● **The input**
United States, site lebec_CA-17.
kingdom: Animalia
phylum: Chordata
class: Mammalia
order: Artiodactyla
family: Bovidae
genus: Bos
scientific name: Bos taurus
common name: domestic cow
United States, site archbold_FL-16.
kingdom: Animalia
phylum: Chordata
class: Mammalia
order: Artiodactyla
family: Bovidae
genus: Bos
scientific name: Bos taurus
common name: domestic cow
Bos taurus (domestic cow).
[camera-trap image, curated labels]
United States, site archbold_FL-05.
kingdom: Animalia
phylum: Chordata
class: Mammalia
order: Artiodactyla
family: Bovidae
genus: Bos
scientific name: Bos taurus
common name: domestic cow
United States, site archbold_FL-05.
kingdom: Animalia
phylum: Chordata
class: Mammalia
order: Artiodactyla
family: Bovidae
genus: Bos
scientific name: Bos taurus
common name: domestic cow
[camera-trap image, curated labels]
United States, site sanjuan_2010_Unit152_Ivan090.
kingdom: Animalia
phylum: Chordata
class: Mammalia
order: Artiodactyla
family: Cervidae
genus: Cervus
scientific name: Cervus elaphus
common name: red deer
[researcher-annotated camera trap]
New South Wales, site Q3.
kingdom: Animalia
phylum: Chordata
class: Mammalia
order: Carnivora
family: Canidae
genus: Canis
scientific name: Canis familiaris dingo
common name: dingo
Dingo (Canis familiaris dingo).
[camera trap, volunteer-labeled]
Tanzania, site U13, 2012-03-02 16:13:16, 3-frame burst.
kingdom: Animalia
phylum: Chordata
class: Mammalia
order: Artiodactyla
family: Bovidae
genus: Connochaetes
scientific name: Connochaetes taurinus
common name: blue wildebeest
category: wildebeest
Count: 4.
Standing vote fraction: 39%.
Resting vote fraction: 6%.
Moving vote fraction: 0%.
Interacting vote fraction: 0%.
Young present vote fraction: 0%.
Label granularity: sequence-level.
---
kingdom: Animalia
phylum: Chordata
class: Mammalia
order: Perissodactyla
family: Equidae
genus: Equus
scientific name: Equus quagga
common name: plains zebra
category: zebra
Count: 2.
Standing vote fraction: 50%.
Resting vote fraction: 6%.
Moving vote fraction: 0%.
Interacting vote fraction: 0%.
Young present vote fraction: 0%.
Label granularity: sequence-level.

● **What to work on**
Every line above that holds the word "camera" should be copied out.

● **Reply to the exercise**
[camera-trap image, curated labels]
[camera-trap image, curated labels]
[researcher-annotated camera trap]
[camera trap, volunteer-labeled]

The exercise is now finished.